SUPPLIED DATA Start Marker
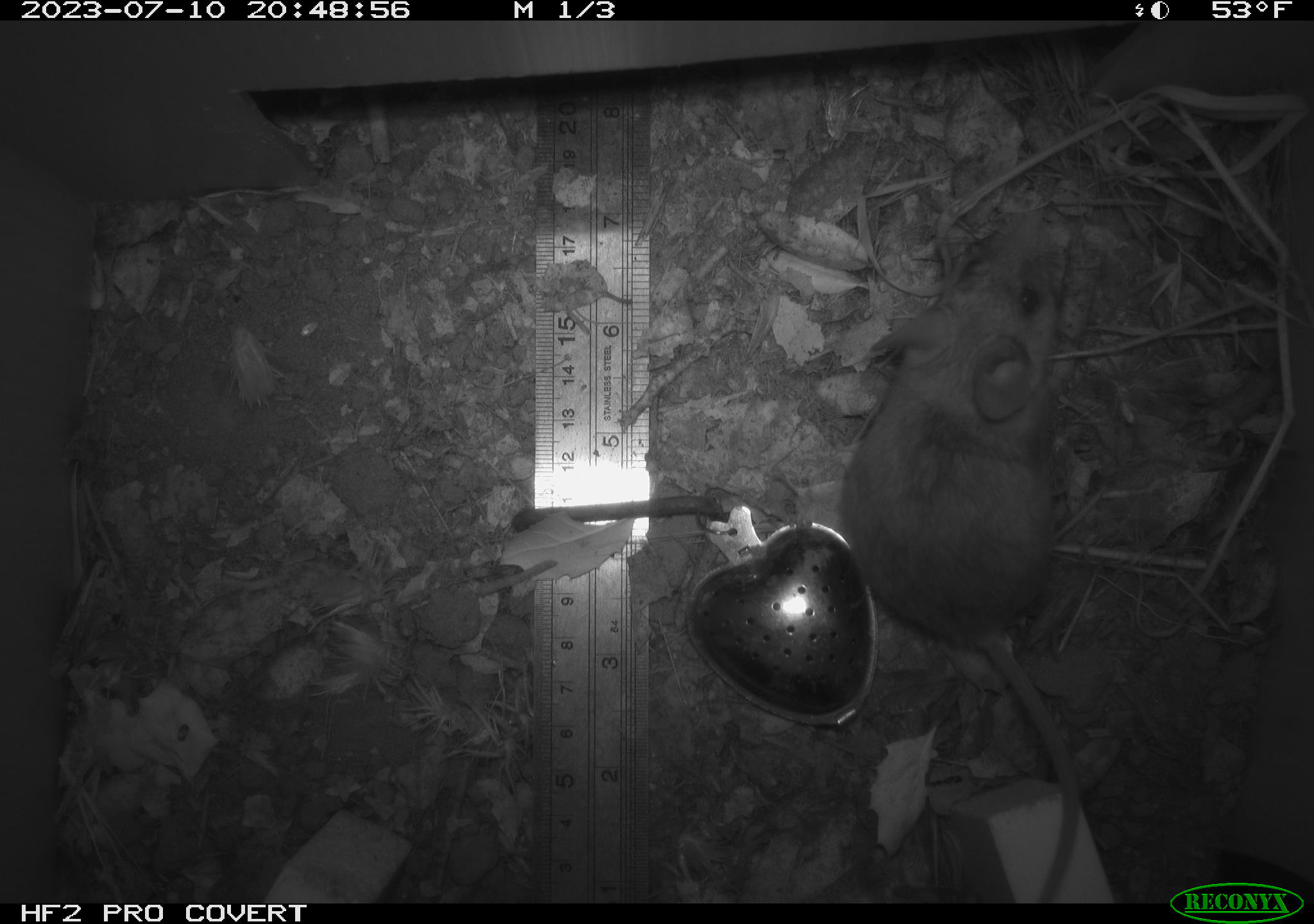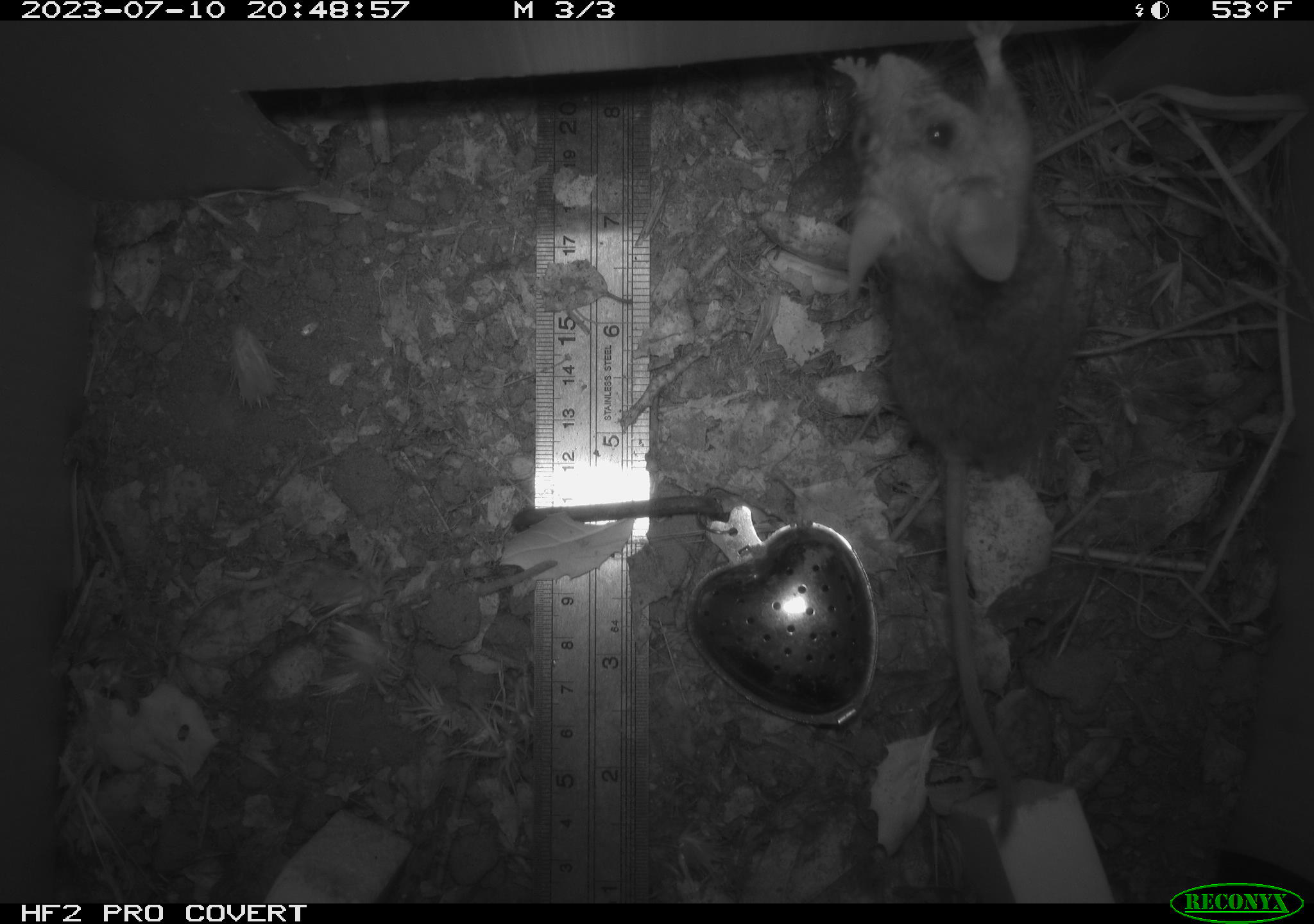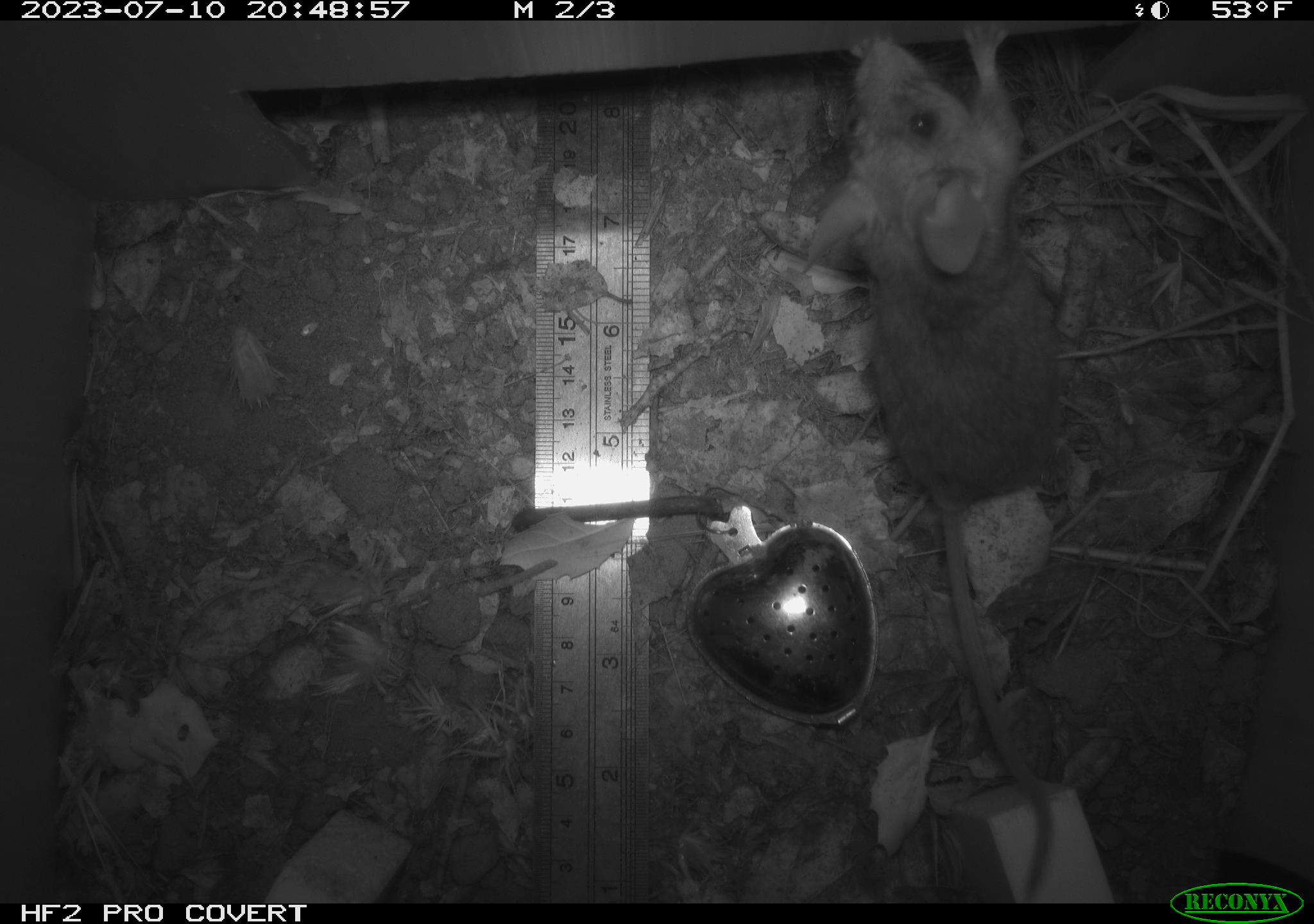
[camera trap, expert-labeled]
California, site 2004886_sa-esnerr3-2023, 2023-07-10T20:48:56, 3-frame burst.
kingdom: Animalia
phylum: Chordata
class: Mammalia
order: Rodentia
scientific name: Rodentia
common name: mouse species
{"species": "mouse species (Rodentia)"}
SUPPLIED DATA End Marker
SUPPLIED DATA Start Marker
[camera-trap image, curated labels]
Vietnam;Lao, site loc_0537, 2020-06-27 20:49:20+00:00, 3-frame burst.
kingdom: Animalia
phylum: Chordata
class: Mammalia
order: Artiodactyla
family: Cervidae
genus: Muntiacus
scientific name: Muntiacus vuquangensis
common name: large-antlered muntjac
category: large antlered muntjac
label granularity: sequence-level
SUPPLIED DATA End Marker
• WHAT THE TASK ASKS: For the lines above, output exactly those from the line containing "Vietnam;Lao, site loc_0537, 2020-06-27" through the line containing "category: large antlered muntjac", and skip the others.

• SOLUTION BELOW:
Vietnam;Lao, site loc_0537, 2020-06-27 20:49:20+00:00, 3-frame burst.
kingdom: Animalia
phylum: Chordata
class: Mammalia
order: Artiodactyla
family: Cervidae
genus: Muntiacus
scientific name: Muntiacus vuquangensis
common name: large-antlered muntjac
category: large antlered muntjac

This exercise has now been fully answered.